Le plus gros nuage assombrissant les perspectives économiques, selon nous, ce sont les prix de l'énergie. Chaque récession depuis les années 1970 a été associée à des flambées des prix du pétrole, et tout le monde avait cet historique à l'esprit lorsque le prix nominal du baril a touché son plus haut niveau de tous les temps la semaine dernière. L'autre tendance historique que l'on tend à oublier est que les hausses de taux ont aussi été associées à toutes les récessions depuis au moins 1957.

Nous prévoyons que les prix de l'énergie (en supposant qu'ils se maintiennent aux niveaux actuels) agiront comme un frein à la croissance en 2005. Toutefois, les taux courts restant à leurs plus bas niveaux depuis plusieurs décennies, nous estimons difficile que même un baril de pétrole à 50 dollars puisse entraîner l'économie américaine dans la récession. La combinaison prix élevés du pétrole et politique monétaire accommodante devrait déboucher sur une croissance moyenne de 3,3% en 2005, en ligne avec le taux de croissance à long terme.

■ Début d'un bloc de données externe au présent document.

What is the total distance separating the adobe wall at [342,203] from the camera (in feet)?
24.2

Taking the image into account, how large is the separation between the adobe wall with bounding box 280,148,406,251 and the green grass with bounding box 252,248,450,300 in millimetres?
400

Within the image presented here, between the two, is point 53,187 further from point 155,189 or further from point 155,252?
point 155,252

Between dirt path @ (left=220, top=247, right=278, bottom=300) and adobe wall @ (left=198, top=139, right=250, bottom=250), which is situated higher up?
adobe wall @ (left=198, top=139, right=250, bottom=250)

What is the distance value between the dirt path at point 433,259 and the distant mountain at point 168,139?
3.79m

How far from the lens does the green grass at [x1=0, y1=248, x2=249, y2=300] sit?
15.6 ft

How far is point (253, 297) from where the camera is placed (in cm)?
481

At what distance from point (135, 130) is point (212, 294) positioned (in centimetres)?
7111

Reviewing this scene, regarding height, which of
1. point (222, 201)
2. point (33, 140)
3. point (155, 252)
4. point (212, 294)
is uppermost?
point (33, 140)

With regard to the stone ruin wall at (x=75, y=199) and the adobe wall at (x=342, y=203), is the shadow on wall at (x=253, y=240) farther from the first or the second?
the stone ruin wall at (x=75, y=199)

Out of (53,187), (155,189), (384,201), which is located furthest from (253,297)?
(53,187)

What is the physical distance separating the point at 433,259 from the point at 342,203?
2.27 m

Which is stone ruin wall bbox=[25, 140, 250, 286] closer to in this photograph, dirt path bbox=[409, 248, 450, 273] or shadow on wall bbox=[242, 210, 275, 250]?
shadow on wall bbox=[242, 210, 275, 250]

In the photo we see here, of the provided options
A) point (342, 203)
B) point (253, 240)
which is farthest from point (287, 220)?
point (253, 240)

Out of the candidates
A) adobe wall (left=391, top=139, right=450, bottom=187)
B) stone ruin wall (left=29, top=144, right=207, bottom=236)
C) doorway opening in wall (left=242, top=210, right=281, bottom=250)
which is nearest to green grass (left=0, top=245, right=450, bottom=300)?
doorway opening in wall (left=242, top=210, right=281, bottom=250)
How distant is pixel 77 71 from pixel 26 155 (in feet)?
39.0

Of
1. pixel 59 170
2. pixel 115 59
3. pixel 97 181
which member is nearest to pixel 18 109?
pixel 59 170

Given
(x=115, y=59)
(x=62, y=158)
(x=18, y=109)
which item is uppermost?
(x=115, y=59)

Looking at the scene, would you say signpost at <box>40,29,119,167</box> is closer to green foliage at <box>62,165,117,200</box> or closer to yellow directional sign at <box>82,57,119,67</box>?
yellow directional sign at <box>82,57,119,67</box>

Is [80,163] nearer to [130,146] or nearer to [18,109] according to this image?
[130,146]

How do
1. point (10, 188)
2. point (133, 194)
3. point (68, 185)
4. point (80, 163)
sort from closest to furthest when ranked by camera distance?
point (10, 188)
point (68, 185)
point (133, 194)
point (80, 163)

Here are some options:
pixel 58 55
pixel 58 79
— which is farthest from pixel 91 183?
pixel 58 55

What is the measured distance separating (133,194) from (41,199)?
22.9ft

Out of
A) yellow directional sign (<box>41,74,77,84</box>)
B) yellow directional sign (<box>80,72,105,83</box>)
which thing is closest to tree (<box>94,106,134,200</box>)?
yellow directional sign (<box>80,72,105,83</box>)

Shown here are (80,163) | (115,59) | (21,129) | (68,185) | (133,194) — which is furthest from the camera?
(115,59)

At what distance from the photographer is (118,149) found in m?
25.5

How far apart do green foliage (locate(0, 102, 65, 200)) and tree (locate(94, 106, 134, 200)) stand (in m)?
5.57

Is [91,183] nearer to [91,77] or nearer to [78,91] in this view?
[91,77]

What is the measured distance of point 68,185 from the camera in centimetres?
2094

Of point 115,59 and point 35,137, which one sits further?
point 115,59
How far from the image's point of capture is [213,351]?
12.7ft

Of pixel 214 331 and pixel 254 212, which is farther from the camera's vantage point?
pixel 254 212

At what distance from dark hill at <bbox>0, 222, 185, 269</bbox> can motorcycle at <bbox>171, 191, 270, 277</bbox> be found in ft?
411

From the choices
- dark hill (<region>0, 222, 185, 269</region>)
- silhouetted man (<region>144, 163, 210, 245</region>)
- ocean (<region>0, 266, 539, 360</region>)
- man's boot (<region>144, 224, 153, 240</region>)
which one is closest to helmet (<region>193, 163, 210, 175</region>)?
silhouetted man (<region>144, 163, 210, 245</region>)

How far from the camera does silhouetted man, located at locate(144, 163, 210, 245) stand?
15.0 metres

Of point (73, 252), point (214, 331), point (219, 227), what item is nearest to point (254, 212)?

Bien que la Fed continue à relever les taux (jusqu'à 3-3,5% d'ici à fin 2005), nous estimons que le taux restera accommodant (inférieur au niveau «neutre» de 4,5%) durant tout ou partie de 2005.

En conclusion, l'économie américaine et son marché des actions devraient rester attractifs pour les investisseurs pour cette fin 2004, ainsi que pour 2005. Cependant, nous devons rester attentifs au prix du pétrole ainsi qu'aux futurs chiffres économiques.